Toutes les quatre heures, l’un des deux hommes se hissait au sommet d’une traverse pour effectuer un tour d’horizon, jumelles au poing, mais les gaz stagnants, les vapeurs du marécage, réduisaient considérablement la visibilité. Le troisième jour toutefois, alors qu’ils approchaient d’un carrefour, David repéra un curieux assemblage métallique à mi-chemin de l’une des trois voies s’ouvrant devant eux à angle droit. Le pont – au demeurant désert – était totalement bloqué par cet encombrement aux membrures de squelette dinosaurien. Cela évoquait un fuseau de tôle froissée, ou plutôt un insecte géant recroquevillé dans la mort. L’éclat de lumière qui lui tenait lieu d’œil à facettes devait provenir en réalité de la réverbération du soleil sur une carlingue ovoïde. Consulté, Cazhel haussa les épaules avec mépris.

— Une épave. Un vieux crash, probablement un hélicoptère ou un petit avion. De toute manière un tas de ferraille qui doit rouiller là depuis vingt ans. Est-ce que les Patchworks sont passés sur ce tronçon ?

— Non, avoua à regret le jeune homme, ils ont pris la section nord au prochain carrefour, ils ont dû penser qu’escalader l’épave les ralentirait…

Mais le policier ne l’écoutait déjà plus. David sauta sur le sol. Lise peinait à l’écart, les clavicules sciées par les courroies du sac. Depuis quelques jours elle les battait froid. Le jeune homme ne se sentit pas le courage de rompre la glace. À l’embranchement, Cazhel choisit bien évidemment la section nord. Toutefois – au bout de cinq kilomètres – ils se trouvèrent face à un obstacle de taille : rongée par l’acide, la chaussée s’était effondrée sous les secousses du vent, entraînant avec elle traverses, contreventements et parapets… Un vide d’une cinquantaine de mètres séparait les deux moitiés du pont irrémédiablement sectionné !

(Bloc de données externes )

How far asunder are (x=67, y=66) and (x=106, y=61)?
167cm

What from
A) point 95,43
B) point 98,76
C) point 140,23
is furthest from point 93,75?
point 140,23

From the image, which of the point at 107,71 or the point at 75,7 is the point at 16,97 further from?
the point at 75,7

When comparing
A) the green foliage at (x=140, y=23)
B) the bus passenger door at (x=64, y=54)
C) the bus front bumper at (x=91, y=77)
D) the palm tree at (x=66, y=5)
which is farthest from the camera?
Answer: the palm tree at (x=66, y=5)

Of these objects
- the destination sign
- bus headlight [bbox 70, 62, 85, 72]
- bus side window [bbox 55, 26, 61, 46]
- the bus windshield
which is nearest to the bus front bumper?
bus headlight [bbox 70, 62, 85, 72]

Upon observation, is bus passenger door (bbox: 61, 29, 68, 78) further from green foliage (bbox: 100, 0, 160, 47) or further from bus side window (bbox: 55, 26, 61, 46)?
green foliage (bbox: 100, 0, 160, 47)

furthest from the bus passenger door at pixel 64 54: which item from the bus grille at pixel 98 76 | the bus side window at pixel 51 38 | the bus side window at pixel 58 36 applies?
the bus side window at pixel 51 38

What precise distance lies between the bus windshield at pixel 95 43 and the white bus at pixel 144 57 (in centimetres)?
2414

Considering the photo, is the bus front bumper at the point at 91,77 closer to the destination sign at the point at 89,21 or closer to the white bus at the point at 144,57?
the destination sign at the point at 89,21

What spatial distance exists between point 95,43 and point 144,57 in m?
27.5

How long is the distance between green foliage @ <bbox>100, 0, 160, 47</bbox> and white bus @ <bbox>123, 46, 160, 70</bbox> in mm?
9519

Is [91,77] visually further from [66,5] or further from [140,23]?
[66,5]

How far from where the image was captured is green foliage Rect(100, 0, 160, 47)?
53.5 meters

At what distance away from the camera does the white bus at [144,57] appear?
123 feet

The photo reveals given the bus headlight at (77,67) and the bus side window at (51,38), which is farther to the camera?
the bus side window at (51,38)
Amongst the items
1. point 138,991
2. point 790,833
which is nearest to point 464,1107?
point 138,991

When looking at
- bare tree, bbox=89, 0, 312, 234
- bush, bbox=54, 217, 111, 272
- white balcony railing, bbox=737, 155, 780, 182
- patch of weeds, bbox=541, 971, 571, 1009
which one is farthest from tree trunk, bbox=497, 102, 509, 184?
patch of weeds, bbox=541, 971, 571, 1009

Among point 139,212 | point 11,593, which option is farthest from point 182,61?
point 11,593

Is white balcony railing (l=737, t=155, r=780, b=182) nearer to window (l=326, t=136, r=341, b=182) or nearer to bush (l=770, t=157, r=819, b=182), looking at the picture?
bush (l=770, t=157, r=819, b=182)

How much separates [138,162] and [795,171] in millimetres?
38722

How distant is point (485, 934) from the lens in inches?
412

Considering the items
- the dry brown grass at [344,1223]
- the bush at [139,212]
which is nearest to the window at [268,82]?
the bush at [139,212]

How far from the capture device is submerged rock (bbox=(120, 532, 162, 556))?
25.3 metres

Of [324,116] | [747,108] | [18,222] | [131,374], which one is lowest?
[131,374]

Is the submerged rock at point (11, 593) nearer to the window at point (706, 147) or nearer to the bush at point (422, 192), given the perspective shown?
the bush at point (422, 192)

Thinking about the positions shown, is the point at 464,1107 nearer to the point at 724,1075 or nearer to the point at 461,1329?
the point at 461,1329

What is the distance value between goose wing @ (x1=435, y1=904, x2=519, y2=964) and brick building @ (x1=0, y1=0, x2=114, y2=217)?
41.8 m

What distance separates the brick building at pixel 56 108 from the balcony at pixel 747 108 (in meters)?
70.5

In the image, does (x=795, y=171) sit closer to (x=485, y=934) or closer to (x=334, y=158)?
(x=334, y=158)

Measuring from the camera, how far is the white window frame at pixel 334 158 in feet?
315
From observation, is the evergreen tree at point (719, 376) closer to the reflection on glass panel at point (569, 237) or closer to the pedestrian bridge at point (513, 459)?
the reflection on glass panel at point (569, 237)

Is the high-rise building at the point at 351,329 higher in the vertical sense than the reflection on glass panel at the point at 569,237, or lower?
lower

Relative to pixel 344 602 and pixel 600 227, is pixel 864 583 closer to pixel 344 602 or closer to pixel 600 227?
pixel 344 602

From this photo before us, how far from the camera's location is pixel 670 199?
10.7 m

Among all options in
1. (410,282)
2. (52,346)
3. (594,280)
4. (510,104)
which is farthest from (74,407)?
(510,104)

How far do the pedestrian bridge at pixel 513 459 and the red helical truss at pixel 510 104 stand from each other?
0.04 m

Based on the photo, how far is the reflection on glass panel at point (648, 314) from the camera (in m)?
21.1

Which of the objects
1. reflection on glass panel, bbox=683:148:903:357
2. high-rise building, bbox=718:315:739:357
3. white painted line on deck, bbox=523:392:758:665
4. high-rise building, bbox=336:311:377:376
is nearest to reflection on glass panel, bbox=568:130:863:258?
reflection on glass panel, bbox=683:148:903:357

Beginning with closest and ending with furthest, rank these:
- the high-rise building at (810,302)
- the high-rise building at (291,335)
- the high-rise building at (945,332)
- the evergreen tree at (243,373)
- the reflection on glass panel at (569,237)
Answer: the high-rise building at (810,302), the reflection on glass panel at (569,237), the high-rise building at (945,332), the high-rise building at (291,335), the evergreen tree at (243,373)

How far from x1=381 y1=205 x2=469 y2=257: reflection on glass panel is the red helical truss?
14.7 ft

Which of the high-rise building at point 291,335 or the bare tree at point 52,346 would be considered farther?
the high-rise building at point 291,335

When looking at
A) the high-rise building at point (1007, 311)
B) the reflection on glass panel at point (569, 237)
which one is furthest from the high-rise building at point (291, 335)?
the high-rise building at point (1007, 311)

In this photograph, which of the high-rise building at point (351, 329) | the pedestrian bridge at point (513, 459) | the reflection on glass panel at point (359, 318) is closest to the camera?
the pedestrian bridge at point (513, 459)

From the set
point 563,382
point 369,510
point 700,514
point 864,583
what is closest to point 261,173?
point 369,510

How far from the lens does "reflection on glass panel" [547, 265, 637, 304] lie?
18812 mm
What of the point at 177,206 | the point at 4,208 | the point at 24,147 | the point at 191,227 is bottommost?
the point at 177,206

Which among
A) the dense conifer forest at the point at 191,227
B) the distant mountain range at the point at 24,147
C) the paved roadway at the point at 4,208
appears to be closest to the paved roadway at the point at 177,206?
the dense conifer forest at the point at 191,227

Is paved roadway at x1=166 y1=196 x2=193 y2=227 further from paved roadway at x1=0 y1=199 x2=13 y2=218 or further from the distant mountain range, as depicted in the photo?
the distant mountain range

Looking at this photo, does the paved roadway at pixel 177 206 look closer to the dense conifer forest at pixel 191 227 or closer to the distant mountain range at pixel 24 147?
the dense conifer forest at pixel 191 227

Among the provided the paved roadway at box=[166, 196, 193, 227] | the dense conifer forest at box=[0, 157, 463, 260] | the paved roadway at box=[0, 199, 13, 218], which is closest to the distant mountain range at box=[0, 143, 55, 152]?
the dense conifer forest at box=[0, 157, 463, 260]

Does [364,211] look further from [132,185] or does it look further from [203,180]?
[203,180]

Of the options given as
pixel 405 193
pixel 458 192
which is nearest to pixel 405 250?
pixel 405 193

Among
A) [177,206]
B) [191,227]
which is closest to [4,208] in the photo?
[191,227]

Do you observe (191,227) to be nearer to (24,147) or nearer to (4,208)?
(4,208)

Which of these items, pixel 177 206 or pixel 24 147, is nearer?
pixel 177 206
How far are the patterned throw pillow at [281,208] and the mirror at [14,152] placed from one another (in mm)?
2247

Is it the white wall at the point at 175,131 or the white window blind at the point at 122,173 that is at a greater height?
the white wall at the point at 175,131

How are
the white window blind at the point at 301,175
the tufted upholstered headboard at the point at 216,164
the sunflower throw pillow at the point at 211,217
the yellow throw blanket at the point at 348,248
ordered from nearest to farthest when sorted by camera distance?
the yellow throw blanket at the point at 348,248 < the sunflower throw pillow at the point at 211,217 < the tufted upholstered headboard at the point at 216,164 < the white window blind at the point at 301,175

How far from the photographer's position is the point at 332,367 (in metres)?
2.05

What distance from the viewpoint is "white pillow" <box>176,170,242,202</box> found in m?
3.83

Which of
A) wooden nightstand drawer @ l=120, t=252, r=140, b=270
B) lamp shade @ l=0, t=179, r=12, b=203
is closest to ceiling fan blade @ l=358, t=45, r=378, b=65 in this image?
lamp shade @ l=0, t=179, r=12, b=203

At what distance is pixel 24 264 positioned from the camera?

De l’autre côté du gouffre, des trous réguliers ponctuant la route indiquaient sans ambiguïté que la construction s’était écroulée APRÈS le passage des mutants… Cazhel éclata en imprécations. Ils allaient devoir faire demi-tour, rejoindre l’embranchement et tenter de suivre la progression du groupe d’évadés au moyen d’une route parallèle !

Lorsqu’ils regagnèrent le carrefour, l’épuisement les jeta chacun dans leur coin, le ventre creux et la bouche amère.

— Si au moins on avait eu des cordes, on aurait pu tenter de passer ! ragea Cazhel.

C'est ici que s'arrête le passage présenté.